[Given data Boundary: Start]

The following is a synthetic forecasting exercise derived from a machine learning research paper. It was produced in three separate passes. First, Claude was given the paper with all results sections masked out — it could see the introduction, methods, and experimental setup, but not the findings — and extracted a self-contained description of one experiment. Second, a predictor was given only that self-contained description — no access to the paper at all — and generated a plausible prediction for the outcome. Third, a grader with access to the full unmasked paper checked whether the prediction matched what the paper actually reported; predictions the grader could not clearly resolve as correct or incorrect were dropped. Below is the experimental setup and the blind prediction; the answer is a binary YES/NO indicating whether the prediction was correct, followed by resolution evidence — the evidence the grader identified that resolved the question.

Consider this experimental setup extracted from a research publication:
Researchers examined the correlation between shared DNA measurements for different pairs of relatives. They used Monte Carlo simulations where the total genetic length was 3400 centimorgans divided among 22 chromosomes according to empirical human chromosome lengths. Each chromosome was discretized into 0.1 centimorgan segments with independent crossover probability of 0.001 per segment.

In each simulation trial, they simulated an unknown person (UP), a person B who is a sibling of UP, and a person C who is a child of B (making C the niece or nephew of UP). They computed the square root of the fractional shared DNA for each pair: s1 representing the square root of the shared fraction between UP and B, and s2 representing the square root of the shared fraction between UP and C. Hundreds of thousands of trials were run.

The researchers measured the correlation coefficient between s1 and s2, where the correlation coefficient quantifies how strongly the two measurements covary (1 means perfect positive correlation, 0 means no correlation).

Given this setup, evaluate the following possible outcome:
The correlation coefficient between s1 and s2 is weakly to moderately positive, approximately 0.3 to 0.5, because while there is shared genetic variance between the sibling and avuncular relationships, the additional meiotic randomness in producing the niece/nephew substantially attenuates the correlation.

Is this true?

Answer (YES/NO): NO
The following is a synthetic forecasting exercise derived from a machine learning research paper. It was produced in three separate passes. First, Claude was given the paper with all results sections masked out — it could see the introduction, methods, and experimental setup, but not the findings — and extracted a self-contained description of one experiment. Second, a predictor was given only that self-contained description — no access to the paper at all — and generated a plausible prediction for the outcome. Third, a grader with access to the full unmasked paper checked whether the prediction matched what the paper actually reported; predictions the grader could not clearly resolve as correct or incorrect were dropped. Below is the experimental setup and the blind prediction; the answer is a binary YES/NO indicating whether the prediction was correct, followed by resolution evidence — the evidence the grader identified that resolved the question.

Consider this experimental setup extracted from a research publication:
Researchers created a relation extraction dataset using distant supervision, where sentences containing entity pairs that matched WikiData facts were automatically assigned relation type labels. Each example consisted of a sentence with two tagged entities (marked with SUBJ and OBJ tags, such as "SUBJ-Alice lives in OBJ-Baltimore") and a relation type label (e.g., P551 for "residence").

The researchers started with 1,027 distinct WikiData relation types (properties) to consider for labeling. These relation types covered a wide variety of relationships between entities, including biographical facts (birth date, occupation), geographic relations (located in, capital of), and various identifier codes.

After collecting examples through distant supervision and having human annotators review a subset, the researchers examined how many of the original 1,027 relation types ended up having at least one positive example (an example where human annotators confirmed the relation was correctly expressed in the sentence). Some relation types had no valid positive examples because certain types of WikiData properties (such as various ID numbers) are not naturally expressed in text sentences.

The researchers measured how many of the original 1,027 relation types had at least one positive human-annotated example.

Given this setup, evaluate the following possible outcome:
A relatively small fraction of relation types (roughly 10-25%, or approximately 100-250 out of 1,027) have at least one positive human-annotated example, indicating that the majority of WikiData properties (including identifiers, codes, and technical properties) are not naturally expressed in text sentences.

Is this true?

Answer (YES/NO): NO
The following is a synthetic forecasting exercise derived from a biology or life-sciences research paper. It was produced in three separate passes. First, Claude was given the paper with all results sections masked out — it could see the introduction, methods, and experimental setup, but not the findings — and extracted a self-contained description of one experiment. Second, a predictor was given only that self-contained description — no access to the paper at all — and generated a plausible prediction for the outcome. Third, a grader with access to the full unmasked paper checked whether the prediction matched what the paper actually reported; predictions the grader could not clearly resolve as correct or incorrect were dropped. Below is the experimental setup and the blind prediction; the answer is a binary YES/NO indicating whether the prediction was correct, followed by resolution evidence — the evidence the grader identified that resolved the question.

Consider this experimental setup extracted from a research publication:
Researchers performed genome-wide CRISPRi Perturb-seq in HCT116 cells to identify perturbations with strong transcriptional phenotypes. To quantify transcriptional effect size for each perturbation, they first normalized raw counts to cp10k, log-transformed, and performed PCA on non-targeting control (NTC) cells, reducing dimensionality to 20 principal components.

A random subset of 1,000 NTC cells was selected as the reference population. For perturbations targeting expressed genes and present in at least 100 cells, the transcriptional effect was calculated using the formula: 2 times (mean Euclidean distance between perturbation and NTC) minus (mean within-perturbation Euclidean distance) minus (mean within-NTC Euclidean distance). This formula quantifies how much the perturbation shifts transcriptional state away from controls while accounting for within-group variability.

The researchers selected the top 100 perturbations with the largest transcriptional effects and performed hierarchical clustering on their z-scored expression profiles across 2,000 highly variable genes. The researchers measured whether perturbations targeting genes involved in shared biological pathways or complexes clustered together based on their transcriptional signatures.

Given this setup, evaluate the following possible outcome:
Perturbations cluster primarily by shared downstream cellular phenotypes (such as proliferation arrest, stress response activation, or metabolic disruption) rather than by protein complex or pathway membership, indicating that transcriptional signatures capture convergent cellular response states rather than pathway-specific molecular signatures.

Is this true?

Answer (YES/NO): NO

[Given data Boundary: End]

In the records shown above, how many lines include the word "annotated"? Answer with the number only.

Solution to the problem ->
2